There’s a whole of wrong in this movie, and I mean that in the best way. Eat Brains Love cooks up the kind of crude, gory comedy you’ll want to devour. Flender does not hold back in the slightest when it comes to pouring on the red stuff, to the point where even seasoned horror vets are going to cringe, especially men, who won’t be able to help crossing their legs during one specific zombie feasting involving a naked rapist (oh yeah, Jake and Amanda decide to only eat bad people at a certain point). The bloodshed in Eat Brains Love is extreme, with enough flesh munching and intestine ripping to make George Romero proud. I don’t say this lightly, but those with weaker stomachs will want to bring a barf bag. Blood is shed by the gallon in this film, and thanks to Eat Brains Love, I now know what a premature blood-ejaculation looks like.

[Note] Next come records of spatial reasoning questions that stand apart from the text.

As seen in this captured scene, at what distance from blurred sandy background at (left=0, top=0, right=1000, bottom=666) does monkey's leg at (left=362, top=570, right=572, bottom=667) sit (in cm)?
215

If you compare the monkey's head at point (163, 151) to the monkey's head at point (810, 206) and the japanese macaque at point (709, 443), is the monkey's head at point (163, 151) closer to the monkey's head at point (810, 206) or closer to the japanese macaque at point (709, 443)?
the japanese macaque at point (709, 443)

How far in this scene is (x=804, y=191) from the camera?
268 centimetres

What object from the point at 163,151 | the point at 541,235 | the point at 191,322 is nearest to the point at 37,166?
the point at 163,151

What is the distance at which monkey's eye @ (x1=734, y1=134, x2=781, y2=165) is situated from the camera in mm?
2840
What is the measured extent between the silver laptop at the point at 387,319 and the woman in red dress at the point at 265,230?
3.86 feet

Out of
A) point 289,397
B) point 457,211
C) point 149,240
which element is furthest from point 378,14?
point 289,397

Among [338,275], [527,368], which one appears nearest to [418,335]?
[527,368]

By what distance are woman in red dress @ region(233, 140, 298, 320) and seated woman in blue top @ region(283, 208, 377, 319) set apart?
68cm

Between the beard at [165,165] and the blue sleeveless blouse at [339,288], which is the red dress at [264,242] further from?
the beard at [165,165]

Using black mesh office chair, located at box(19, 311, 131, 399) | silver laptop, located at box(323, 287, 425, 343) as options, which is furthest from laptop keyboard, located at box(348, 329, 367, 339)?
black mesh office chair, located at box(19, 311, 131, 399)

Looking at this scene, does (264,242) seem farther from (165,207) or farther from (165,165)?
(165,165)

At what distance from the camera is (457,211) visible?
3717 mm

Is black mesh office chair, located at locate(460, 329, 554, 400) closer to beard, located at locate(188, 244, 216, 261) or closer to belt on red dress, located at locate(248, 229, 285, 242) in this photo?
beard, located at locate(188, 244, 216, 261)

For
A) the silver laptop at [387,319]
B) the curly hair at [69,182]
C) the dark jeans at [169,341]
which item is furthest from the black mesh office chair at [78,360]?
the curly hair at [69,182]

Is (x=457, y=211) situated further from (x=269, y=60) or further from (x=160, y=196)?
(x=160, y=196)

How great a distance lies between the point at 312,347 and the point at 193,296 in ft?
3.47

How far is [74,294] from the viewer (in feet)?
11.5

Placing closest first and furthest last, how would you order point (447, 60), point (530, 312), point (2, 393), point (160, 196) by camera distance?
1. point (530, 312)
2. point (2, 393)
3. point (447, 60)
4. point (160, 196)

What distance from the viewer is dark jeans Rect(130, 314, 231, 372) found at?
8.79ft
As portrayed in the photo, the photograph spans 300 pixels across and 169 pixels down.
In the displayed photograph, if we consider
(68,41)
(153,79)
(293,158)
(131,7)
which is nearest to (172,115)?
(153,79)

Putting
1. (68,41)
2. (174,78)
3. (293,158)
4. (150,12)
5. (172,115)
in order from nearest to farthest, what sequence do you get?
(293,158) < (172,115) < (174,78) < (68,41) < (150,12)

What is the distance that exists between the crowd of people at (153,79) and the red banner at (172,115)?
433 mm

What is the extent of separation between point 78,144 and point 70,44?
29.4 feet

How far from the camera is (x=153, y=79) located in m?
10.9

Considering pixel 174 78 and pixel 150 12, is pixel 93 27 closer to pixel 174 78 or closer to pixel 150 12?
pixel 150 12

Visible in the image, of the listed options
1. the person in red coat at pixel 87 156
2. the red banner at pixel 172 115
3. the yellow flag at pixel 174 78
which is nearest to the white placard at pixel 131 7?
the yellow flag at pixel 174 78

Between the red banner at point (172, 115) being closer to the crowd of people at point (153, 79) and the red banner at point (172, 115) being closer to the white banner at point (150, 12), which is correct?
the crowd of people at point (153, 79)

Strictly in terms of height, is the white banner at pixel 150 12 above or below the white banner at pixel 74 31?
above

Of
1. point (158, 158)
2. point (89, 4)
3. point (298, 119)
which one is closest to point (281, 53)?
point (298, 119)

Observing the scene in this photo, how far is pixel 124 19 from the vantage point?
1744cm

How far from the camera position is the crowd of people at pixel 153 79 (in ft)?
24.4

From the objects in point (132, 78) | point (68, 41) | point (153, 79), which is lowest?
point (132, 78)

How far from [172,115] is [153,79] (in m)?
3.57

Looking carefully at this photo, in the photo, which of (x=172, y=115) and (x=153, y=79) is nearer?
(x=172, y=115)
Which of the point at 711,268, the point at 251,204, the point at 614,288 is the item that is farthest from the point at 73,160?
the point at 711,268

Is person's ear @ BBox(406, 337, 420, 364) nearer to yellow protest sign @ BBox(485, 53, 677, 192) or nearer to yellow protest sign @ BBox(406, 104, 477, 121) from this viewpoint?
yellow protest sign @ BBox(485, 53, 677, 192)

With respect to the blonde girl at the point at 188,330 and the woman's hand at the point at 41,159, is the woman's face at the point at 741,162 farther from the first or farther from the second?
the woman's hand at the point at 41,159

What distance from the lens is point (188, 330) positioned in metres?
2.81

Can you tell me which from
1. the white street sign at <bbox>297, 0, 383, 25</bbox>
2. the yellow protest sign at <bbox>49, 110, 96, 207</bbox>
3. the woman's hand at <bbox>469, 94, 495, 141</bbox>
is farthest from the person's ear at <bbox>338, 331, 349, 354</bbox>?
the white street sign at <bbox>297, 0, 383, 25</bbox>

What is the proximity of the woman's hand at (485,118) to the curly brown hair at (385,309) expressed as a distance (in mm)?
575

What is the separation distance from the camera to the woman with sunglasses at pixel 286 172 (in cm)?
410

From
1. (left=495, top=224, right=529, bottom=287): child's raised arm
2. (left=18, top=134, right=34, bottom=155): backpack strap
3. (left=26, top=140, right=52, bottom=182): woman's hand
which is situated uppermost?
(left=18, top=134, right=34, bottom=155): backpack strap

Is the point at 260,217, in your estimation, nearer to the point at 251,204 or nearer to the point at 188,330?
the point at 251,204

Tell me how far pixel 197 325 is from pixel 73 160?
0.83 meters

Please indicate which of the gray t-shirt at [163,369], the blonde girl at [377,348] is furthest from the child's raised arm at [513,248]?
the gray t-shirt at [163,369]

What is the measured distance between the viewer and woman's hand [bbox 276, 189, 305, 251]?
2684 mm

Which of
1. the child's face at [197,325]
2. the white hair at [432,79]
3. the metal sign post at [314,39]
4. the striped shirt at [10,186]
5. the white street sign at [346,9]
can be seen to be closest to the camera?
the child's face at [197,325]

At its undead core, Eat Brains Love is the nasty version of Warm Bodies. Flender’s film is a twisted, undead romance that never fails to be as gross as possible. Amanda biting the head off of a rat and then using it like a mic to sing to Jake while blood dribbles from her mouth may be highly disturbing, but the two are so cute together, it works. What doesn’t work is the Cass side story with her preventing her bosses from finding the flesh-eating couple because she has a crush on Jake, which, as much as I love Yarkin, feels totally unnecessary. Mostly because there’s no good reason for why Cass finds herself having a crush on Jake in the first place other than he was “nice to her”, and all the storyline is ever really used for is to show Amanda and Cass being jealous of each other, instead of questioning why either of them is so attracted to Jake. The whole subplot comes off like more of a misguided male fantasy. I frequently wanted to be able to pull Cass and Amanda aside and say “girl, you can do better”. And if you’re hoping for an ending that resolves this or really any of the other issues these characters face, well, don’t hold your breath.
Despite all of its flaws, Eat Brains Love is a twisted romantic comedy that is wildly entertaining, and is going to satisfy anyone who loved the concept of Warm Bloodies, but wanted something a little more hardcore. If that was you, then this is a tasty treat you won’t want to miss out on.